• EXERCISE AIM
Render the listing lines from the one containing "point (108, 52) and" through the one containing "12894 millimetres" as a Markdown table with the columns "Row" and "Line", numbering each row and omitting blank lines.

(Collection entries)
☆ ☆ ☆ ☆ ☆

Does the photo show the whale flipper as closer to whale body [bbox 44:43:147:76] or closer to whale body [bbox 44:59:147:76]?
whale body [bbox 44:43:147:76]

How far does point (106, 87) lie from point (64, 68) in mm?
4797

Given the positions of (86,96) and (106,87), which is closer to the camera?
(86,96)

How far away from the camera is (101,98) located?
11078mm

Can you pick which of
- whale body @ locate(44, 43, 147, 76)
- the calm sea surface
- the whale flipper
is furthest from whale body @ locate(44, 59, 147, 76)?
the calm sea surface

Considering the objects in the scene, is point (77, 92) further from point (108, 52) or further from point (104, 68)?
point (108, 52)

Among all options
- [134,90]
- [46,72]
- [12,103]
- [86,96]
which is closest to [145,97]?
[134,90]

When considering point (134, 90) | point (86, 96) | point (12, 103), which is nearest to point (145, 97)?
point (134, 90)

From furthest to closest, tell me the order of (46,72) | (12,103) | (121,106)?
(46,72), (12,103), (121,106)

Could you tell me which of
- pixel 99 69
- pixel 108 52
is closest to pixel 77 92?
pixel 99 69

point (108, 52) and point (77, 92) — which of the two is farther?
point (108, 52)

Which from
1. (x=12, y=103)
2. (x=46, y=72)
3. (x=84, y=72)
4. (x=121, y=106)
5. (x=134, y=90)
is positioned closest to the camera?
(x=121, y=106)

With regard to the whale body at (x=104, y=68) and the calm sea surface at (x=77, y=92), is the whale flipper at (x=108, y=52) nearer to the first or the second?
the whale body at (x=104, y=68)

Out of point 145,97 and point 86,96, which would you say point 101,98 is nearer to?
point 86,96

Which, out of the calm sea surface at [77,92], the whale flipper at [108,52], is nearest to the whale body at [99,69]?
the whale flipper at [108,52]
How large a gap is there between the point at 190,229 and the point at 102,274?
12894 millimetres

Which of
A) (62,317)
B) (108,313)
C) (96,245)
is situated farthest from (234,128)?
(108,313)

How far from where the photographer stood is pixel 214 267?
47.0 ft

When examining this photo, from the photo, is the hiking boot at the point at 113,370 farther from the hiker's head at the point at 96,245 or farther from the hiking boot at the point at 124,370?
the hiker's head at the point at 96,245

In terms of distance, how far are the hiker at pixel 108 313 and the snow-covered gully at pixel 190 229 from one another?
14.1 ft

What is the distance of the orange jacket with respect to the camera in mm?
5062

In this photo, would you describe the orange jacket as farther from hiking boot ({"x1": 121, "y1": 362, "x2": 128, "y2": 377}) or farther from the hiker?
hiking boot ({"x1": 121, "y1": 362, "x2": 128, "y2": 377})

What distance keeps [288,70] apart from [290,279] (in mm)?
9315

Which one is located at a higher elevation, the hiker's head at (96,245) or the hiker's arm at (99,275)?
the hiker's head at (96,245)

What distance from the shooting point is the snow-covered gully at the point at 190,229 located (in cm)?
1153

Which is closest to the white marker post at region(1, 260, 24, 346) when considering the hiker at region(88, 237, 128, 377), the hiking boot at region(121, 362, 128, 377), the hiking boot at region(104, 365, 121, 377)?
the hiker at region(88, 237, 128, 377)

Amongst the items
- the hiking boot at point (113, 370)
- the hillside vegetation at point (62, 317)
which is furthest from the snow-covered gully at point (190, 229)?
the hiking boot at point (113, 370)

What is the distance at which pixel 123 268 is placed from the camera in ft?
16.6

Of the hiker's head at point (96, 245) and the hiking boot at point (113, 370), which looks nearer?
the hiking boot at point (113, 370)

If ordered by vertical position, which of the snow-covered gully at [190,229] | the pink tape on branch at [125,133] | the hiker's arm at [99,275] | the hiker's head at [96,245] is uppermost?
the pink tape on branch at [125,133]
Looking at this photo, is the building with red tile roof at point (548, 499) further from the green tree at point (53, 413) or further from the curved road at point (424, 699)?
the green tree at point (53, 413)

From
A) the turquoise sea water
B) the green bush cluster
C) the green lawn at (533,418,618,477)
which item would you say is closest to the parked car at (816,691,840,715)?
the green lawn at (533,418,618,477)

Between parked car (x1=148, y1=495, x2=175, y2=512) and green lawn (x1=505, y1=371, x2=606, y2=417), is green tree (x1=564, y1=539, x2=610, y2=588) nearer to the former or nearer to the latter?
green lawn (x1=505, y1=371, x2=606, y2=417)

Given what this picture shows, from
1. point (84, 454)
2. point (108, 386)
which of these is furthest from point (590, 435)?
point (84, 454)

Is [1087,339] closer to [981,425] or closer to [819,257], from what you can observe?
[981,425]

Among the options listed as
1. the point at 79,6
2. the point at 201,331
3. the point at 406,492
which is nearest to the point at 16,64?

☆ ☆ ☆ ☆ ☆

• SOLUTION
| Row | Line |
|---|---|
| 1 | point (108, 52) and point (77, 92) — which of the two is farther? |
| 2 | point (108, 52) |
| 3 | Which from |
| 4 | 1. (x=12, y=103) |
| 5 | 2. (x=46, y=72) |
| 6 | 3. (x=84, y=72) |
| 7 | 4. (x=121, y=106) |
| 8 | 5. (x=134, y=90) |
| 9 | is positioned closest to the camera? |
| 10 | (x=121, y=106) |
| 11 | With regard to the whale body at (x=104, y=68) and the calm sea surface at (x=77, y=92), is the whale flipper at (x=108, y=52) nearer to the first or the second? |
| 12 | the whale body at (x=104, y=68) |
| 13 | Out of point 145,97 and point 86,96, which would you say point 101,98 is nearer to? |
| 14 | point 86,96 |
| 15 | Which, out of the calm sea surface at [77,92], the whale flipper at [108,52], is nearest to the whale body at [99,69]? |
| 16 | the whale flipper at [108,52] |
| 17 | How large a gap is there between the point at 190,229 and the point at 102,274? |
| 18 | 12894 millimetres |